--- Begin Data excerpts ---
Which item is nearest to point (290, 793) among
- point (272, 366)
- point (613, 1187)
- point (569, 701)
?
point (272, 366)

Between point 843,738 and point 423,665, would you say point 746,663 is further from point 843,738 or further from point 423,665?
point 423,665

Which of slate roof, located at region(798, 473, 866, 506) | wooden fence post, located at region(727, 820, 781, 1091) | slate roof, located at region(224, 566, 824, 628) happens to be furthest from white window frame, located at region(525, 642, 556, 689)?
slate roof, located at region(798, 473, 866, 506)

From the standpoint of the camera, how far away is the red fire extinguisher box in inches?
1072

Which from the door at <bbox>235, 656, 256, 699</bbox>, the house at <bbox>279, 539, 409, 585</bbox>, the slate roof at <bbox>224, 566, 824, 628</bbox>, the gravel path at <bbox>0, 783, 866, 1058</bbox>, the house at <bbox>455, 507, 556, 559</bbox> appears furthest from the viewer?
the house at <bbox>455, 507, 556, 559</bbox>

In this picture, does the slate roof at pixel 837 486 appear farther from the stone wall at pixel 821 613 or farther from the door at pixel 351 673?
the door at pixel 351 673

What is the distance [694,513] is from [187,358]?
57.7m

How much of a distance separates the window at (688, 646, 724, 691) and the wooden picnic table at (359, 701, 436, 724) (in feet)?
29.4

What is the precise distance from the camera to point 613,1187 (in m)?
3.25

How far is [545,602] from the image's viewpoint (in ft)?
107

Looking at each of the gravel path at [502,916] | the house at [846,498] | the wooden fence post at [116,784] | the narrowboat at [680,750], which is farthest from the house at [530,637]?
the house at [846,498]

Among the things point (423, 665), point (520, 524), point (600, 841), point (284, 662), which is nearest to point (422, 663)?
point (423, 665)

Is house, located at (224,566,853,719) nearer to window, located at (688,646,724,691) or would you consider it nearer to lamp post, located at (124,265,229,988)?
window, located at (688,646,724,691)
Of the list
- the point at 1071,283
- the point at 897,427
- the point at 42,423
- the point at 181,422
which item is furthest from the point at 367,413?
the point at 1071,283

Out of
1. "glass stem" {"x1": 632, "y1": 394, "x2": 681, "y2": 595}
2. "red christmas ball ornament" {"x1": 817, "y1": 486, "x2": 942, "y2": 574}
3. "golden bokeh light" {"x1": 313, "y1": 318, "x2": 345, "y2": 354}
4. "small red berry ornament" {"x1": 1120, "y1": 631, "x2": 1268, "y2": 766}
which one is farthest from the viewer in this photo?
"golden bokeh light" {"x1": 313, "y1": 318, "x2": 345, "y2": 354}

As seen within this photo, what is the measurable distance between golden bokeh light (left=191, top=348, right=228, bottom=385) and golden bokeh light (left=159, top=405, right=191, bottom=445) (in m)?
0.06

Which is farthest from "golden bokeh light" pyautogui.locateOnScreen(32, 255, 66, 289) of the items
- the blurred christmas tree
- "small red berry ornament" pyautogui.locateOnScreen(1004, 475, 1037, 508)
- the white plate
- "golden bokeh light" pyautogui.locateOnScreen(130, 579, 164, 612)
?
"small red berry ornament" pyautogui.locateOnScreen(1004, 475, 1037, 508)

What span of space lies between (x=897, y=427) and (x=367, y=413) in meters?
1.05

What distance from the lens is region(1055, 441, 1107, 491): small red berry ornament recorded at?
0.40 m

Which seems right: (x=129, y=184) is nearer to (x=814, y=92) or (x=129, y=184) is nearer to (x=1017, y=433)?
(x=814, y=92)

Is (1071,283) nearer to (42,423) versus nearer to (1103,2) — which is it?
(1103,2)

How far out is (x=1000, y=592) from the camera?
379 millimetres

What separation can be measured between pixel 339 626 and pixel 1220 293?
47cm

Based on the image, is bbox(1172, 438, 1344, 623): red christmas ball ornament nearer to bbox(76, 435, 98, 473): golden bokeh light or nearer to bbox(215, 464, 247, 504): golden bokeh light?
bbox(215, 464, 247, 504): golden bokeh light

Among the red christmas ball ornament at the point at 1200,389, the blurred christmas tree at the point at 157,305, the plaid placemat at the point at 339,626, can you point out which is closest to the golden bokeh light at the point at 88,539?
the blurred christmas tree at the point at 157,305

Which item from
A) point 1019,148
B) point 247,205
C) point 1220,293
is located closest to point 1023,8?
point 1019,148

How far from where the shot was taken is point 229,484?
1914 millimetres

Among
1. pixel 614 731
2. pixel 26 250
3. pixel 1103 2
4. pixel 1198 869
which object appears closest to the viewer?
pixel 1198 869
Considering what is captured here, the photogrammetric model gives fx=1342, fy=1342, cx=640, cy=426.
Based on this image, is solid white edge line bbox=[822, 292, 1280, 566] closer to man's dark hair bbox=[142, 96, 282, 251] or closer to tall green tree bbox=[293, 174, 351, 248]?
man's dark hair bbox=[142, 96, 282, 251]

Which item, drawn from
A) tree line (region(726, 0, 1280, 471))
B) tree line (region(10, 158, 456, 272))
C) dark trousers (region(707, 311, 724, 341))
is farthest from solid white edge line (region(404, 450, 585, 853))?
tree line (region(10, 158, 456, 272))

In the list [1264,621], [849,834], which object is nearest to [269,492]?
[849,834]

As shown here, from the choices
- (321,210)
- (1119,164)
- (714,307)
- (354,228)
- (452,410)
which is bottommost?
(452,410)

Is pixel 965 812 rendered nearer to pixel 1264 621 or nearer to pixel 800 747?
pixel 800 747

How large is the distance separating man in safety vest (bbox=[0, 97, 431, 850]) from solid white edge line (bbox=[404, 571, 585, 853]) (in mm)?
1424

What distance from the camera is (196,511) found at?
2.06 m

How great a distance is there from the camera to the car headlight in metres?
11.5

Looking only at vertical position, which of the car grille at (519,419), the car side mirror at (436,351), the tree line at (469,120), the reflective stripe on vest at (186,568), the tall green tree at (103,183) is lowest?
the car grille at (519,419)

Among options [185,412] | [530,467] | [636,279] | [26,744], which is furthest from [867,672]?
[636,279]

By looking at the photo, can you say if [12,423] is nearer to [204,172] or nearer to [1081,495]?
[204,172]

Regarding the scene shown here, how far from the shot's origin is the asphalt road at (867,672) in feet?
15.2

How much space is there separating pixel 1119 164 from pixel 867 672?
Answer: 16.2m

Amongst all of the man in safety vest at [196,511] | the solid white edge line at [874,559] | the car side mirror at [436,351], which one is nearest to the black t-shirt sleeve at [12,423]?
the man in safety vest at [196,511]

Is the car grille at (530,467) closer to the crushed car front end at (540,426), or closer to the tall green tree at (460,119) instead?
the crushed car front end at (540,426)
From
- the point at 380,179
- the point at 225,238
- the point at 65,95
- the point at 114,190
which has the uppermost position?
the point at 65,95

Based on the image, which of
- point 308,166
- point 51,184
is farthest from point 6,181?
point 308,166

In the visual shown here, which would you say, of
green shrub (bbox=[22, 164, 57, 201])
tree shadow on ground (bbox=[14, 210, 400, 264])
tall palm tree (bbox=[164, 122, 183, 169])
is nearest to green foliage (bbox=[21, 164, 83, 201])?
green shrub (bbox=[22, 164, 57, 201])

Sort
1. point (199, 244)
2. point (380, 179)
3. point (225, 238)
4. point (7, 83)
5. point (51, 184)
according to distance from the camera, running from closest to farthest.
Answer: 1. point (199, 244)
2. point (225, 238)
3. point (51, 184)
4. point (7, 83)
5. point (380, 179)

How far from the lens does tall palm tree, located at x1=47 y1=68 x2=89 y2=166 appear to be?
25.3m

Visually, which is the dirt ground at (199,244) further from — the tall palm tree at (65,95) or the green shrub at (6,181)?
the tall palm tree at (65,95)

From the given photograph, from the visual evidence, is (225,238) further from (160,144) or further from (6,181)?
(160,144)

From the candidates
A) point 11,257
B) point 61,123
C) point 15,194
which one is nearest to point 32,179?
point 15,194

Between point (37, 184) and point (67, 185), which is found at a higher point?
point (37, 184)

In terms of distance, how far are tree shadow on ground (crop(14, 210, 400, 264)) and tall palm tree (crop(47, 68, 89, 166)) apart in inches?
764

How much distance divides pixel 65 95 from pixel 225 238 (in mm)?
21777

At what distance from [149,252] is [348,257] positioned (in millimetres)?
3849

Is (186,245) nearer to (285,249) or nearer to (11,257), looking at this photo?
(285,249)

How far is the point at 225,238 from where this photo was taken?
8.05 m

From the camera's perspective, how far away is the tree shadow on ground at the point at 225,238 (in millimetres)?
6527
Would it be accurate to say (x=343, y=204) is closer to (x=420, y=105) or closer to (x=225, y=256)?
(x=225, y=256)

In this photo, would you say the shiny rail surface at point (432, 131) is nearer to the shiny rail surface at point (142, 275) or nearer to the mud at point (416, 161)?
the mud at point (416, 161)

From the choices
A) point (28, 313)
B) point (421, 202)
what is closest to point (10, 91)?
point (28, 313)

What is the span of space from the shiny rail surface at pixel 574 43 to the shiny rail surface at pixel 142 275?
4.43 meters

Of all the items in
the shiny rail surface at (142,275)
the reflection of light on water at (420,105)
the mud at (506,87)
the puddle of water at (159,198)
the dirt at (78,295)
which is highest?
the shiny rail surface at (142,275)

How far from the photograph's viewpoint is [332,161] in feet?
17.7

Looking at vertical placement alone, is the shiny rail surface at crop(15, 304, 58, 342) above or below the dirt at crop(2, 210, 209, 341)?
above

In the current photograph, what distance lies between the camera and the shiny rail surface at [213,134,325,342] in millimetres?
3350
--- End Data excerpts ---
Exercise directions -> Nothing outside the span should appear: transcribe the lines from the one containing "In this photo, would" through the last line of the records.

Exercise response ->
In this photo, would you say the shiny rail surface at point (432, 131) is nearer to the shiny rail surface at point (142, 275) or nearer to the mud at point (416, 161)?
the mud at point (416, 161)

From the choices
A) point (28, 313)
B) point (421, 202)
what is closest to point (10, 91)?
point (28, 313)

What is the span of space from the shiny rail surface at pixel 574 43 to the shiny rail surface at pixel 142 275?
4.43 meters

Of all the items in
the shiny rail surface at (142,275)
the reflection of light on water at (420,105)
the mud at (506,87)
the puddle of water at (159,198)
the dirt at (78,295)
which is highest?
the shiny rail surface at (142,275)

How far from the photograph's viewpoint is [332,161] in feet?
17.7

Looking at vertical placement alone, is the shiny rail surface at crop(15, 304, 58, 342) above or below the dirt at crop(2, 210, 209, 341)?
above

In the current photograph, what distance lies between the camera and the shiny rail surface at [213,134,325,342] in millimetres?
3350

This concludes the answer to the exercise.